Irgendwann hörte die Website auf, eine Website zu sein. Da sind ein Domainname, eine WordPress-Installation, eine Handvoll Plugins, ein CRM, ein Formular, das hineinschreibt, ein eingebundenes Buchungsfenster und zwei Automatisierungen, die jemand an einem Donnerstagnachmittag eingerichtet und nie aufgeschrieben hat.
Das ist ein System, und es gehört Ihnen in dem Sinn, dass Sie dafür geradestehen. Ob es Ihnen auch in dem Sinn gehört, dass Sie es woanders hinnehmen könnten, ist eine andere Frage, und es ist die, die niemand stellt, bis sie an einem Tag zählt.

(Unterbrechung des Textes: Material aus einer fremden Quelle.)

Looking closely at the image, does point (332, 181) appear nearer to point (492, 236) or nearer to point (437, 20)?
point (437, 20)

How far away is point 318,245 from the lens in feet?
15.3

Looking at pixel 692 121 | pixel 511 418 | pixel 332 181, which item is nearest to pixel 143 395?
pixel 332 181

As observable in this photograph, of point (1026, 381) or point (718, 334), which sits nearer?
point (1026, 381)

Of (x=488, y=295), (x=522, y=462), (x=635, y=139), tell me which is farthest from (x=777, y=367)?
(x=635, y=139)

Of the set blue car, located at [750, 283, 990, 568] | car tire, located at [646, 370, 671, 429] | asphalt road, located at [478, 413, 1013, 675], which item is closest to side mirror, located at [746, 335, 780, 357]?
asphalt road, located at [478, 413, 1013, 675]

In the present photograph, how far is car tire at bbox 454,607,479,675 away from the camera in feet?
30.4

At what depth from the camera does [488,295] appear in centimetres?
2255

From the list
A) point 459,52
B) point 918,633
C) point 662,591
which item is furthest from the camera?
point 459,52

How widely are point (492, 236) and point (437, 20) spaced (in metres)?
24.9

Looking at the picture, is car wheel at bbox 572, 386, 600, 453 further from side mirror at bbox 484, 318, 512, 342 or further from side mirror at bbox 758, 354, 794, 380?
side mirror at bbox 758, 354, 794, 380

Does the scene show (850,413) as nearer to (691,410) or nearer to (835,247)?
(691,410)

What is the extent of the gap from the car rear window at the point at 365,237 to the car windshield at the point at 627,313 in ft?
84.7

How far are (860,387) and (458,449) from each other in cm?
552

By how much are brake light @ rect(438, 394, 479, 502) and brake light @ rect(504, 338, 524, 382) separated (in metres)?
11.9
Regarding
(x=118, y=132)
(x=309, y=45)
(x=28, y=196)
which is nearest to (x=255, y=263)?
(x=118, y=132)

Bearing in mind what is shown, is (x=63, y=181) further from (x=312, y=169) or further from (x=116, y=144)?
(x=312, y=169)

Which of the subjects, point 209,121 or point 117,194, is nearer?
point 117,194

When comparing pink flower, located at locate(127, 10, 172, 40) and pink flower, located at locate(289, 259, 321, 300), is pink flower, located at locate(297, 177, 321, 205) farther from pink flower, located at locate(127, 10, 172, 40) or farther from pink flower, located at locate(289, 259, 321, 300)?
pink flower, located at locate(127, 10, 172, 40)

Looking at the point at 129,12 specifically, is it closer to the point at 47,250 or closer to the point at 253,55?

Eigen, gemietet, geliehen#
Drei Zustände, und jedes Stück Ihrer Einrichtung befindet sich in genau einem davon. Eigen heißt, Sie halten es und könnten es woandershin bewegen. Gemietet heißt, es funktioniert, solange Sie weiter zahlen. Geliehen heißt, es funktioniert, solange jemand anderes sich weiterhin entscheidet, es zu pflegen, und diese Entscheidung treffen nicht Sie.
| Das Stück | Meistens | Was passiert, wenn es wegfällt |
|---|---|---|
| Ihr Domainname | Gemietet und verlängert | Alles steht auf einmal still. E-Mail eingeschlossen |
| Inhalt und Struktur Ihrer Website | Eigen, wenn es eine echte WordPress-Installation ist | Nichts, sofern Sie einen Export herausbekommen |
| Plugins | Geliehen | Die Website läuft weiter. Die Funktion wird nicht mehr gepflegt |
| Ein eingebundener Dienst | Gemietet | Der Block bleibt leer und die Seite lädt drumherum weiter |
| Ihre CRM-Datensätze | Hängt ganz am Export-Knopf | Das ist der, an dem Unternehmen zugrunde gehen |
| Ein fertiger Konnektor zwischen zwei Werkzeugen | Geliehen | Die Kette reißt lautlos, was schlimmer ist als laut |
| Eine für Sie gebaute Anbindung | Eigen | Nichts, solange jemand den Code noch lesen kann |
Keiner dieser Zustände ist schlecht. Mieten ist meistens richtig, und Leihen ist die Art, wie überhaupt jemand etwas fertigbekommt. Der Schaden entsteht aus dem Glauben, etwas Gemietetes sei Eigentum, und dieser Glaube wird nur zum denkbar schlechtesten Zeitpunkt korrigiert.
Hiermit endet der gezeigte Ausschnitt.